*** Text for analysis Section Begins ***
I’ve had the privilege over the years of working with and for the finest group of professionals in any sector of the economy—the Thompson & Associates staff and representatives, our nonprofit clients, and the thousands of nonprofit professionals I’ve met in my constant travels. These are great people doing great work, and they’re making the world a much better place.
Great and noble as they are, I can’t help but notice that many are struggling. I’m particularly sympathetic to frustrations and discouragements I hear from young fundraisers working somewhere down on the organizational chart, trying to get established in their careers.
I was in that very same position many years ago. Though I had some great mentors who encouraged me along the way, that didn’t insulate me from frustration or discouragement. I quickly realized that I was way out of my depth, and as they say in nonprofit circles, “If someone has their head barely above water, throw ‘em another rock.” I finally had to draw a circle around myself and just focus on things that I could control within that circle. If you’re a struggling fundraiser (young or old), I hope my story helps.
Tyranny of the Urgent
The stories I hear often go something like this: Fundraisers are tasked with lots of responsibilities other than actual fundraising—organizing events, writing newsletters, stuffing envelopes, going to endless meetings, etc. Though most of those are URGENT tasks generally related to organizational communications, face-to-face conversations with donors are the truly IMPORTANT activities of fund development. Urgencies that demand immediate attention tend to overwhelm the truly important things that can easily be postponed—or even completely ignored.
A colleague of mine used to keep a sign on his desk:
“The present success and future growth of (the organization) depends on my ability to set aside time for truly important (not merely urgent) work.”
Paralyzed by Indecision
Working with a very long list of unprioritized things-to-do will energize some staff, who will often work themselves to exhaustion. Others are simply paralyzed, not knowing what to do next. They see the big picture but are lost in the process.
Though most of those are URGENT tasks generally related to organizational communications, face-to-face conversations with donors are the truly IMPORTANT activities of fund development.
*** Text for analysis Section Ends ***
*** Data shown Section Begins ***
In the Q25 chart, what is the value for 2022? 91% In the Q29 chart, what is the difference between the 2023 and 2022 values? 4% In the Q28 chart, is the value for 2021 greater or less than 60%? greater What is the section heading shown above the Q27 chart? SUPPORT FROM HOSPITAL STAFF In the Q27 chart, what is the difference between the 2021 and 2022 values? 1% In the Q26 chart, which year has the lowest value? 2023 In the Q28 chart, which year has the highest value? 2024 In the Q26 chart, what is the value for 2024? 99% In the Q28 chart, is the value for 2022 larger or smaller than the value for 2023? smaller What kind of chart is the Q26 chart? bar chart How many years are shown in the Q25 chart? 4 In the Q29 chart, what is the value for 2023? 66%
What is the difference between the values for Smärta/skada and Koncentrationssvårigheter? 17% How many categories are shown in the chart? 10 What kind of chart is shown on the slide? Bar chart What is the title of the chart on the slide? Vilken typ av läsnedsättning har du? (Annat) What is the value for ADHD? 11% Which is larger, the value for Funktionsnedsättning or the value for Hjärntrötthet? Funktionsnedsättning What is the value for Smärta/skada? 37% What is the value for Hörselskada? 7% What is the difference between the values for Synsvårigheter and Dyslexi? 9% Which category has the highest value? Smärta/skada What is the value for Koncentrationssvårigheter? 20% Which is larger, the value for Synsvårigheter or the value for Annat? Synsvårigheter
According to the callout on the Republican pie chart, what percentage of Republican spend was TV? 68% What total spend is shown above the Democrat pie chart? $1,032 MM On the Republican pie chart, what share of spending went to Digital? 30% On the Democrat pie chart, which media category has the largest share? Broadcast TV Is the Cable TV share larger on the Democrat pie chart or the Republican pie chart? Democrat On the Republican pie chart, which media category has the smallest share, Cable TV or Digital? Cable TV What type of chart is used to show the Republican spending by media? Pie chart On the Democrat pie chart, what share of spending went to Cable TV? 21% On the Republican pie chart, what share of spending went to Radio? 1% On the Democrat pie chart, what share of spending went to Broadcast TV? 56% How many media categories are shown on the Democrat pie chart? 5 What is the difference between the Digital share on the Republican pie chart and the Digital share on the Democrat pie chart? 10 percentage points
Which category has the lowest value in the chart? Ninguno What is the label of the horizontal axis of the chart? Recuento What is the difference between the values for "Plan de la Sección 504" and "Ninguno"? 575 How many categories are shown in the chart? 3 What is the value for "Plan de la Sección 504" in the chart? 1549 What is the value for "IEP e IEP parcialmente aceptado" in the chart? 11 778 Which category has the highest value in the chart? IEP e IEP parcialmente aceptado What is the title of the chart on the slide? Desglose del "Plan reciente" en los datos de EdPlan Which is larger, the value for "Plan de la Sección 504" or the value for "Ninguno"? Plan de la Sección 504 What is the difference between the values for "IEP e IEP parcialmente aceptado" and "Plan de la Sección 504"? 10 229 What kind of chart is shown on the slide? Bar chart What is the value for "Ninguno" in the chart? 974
*** Data shown Section Ends ***
▸ Work order 1
In the essay on struggling fundraisers, why do urgent duties tend to push aside face-to-face conversations with donors? Answer in one to three sentences.
▸ Work order 2
Pick up the essay on struggling fundraisers after its final sentence and keep writing.
The material comes from an unrelated source.

▸ Response 1
Urgent tasks demand immediate attention, while truly important work like meeting donors can easily be postponed or even ignored entirely. As a result, the urgencies overwhelm the important activities of fund development.

▸ Response 2
A frustrated university president was in my office recently. He knew his development department was in trouble but didn’t know how to fix it. It’s a great institution, and they were raising a lot of money. However, the president had big dreams for the school that he knew would never become a reality at the rate they were raising money. He considered himself a great fundraiser, and he was indeed very good. However, the president had all the best donors, and it was difficult for him to understand why it was so challenging for others.
The immediate problem was that he was not a good manager of people and departments. Consequently, there was enormous untapped fund-development potential. Older fundraising staffers were either unclear about what they were supposed to be doing or unmotivated to do it. There was also very high turnover among frustrated young fundraisers.
Though they came up with a new fundraising plan every few years, nothing really changed. The bigger problem my friend was facing (and the frustration with which his staff was struggling) was due to the lack of three things:
1) a governing cultivation strategy [see INSTITUTIONAL SUSTAINABILITY]
2) the ability to reduce that strategy to a system of daily action items that were measurable (tactical plan)
3) an accountability system to measure those action items [see WHAT’S ON YOUR DASHBOARD]
Because those three elements were missing, fundraising staffers were unclear about URGENT vs IMPORTANT activities and what they needed to be doing on a particular day. That is often the chief reason behind fundraising staff being assigned so many responsibilities not related to the truly IMPORTANT tasks of fundraising.
INTRODUCTION TO FUNDRAISING
I got my first fundraising job right out of grad school. My office was one-third of the dining room in a little house with barely enough space for the old metal desk that looked as if it came from Army Surplus.
I was so excited to get that job! On my first day I sat down and said to myself, “Wow! It just doesn’t get any better than this!”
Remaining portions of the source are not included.